Goal:
Give back only the lines from the one with "Is BBox(187, 435, 221, 507): main" through the last line of the data, exactly as they appear.

Collection entries
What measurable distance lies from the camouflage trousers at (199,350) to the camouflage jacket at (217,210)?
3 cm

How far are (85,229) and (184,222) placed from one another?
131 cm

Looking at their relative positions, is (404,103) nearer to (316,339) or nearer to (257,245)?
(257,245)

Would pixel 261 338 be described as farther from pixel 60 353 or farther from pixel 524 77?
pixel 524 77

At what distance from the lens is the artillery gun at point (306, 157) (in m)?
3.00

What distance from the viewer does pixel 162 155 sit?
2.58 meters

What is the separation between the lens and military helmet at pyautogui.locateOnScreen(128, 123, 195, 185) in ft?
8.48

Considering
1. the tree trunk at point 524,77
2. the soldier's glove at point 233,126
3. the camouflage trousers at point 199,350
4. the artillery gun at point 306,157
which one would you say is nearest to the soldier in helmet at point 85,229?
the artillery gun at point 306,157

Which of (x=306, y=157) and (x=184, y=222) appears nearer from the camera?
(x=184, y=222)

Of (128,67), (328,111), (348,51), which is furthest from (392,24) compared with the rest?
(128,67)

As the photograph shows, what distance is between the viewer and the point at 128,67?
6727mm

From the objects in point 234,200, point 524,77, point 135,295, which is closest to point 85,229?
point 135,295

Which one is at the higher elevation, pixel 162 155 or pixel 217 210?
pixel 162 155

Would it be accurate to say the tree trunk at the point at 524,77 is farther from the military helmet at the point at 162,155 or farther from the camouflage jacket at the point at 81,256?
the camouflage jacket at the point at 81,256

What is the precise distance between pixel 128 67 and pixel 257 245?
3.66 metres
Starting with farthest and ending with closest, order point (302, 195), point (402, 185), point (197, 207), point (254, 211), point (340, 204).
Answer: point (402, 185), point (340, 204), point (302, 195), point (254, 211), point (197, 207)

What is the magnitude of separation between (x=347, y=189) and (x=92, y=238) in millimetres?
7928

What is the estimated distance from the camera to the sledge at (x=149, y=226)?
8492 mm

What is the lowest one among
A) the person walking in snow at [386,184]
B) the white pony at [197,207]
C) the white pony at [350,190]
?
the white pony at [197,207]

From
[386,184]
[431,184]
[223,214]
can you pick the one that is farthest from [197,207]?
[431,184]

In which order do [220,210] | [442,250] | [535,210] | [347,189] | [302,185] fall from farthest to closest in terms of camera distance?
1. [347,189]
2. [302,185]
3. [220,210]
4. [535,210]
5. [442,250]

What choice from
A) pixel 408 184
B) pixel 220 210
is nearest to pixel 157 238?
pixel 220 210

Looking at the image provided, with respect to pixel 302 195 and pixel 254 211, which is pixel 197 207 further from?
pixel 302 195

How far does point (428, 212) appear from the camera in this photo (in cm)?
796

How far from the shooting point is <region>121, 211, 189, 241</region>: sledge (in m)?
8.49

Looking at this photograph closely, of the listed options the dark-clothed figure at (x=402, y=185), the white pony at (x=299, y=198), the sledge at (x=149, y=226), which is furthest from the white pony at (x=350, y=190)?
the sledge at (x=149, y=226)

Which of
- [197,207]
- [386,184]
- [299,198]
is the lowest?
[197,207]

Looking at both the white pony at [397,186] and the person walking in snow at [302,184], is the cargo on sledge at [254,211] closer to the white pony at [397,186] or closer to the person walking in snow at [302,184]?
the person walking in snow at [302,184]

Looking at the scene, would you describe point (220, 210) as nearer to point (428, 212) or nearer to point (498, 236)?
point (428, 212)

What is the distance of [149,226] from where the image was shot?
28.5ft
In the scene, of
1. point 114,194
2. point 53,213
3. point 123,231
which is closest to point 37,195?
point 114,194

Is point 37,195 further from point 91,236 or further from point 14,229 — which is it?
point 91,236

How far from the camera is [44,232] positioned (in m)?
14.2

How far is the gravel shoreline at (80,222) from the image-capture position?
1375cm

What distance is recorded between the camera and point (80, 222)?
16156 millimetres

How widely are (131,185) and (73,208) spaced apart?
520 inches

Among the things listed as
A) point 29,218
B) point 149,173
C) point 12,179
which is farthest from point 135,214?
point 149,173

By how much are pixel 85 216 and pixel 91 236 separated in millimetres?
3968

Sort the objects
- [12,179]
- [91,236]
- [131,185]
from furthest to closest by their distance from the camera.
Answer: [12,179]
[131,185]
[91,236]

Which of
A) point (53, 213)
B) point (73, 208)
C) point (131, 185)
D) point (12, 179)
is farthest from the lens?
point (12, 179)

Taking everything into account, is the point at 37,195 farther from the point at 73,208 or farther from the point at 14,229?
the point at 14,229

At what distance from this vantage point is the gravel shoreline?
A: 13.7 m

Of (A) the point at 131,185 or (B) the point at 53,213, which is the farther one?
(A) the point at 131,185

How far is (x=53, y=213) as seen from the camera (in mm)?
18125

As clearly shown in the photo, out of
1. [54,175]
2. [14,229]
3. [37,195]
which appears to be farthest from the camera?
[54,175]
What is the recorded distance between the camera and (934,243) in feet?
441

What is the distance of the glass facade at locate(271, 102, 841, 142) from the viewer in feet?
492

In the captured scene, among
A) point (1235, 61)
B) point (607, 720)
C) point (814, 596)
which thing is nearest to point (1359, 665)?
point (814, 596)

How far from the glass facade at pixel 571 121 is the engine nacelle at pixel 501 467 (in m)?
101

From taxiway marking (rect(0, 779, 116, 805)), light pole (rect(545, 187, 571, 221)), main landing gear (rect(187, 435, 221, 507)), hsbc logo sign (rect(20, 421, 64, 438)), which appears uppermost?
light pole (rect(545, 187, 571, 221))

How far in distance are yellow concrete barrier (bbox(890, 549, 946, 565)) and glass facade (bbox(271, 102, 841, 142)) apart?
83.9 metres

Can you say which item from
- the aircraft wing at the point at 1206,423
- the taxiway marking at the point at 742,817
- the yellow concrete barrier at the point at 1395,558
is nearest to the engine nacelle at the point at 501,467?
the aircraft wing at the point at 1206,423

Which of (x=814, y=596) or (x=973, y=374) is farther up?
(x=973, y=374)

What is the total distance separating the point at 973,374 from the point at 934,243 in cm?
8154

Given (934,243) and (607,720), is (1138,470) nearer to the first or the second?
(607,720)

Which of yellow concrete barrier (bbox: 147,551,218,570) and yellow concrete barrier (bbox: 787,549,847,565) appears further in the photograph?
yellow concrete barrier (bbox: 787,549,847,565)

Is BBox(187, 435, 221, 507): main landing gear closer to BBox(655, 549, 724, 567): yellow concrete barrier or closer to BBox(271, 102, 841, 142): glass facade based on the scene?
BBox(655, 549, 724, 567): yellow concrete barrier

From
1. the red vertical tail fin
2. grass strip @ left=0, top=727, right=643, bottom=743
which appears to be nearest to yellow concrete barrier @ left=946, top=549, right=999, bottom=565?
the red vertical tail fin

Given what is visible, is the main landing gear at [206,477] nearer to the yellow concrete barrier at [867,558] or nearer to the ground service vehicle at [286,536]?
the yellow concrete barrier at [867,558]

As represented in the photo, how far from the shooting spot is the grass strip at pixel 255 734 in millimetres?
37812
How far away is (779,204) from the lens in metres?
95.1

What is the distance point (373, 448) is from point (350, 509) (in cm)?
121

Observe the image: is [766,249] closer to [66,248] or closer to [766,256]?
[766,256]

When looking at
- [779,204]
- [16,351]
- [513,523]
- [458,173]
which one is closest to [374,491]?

Final result:
Is BBox(187, 435, 221, 507): main landing gear closer to BBox(655, 549, 724, 567): yellow concrete barrier or closer to BBox(271, 102, 841, 142): glass facade based on the scene?
BBox(655, 549, 724, 567): yellow concrete barrier

From
1. the red vertical tail fin
2. grass strip @ left=0, top=727, right=643, bottom=743
which appears to be nearest to yellow concrete barrier @ left=946, top=549, right=999, bottom=565?
the red vertical tail fin

Given what is visible, is the main landing gear at [206,477] nearer to the yellow concrete barrier at [867,558] or nearer to the ground service vehicle at [286,536]?
the yellow concrete barrier at [867,558]

As represented in the photo, how far from the shooting spot is the grass strip at pixel 255 734 in millimetres?
37812
How far away is (779,204) from the lens in metres?
95.1

What is the distance point (373, 448) is from point (350, 509) (in cm)?
121

Observe the image: is [766,249] closer to [66,248] or closer to [766,256]?
[766,256]

When looking at
- [779,204]
- [16,351]
- [513,523]
- [458,173]
which one is closest to [374,491]?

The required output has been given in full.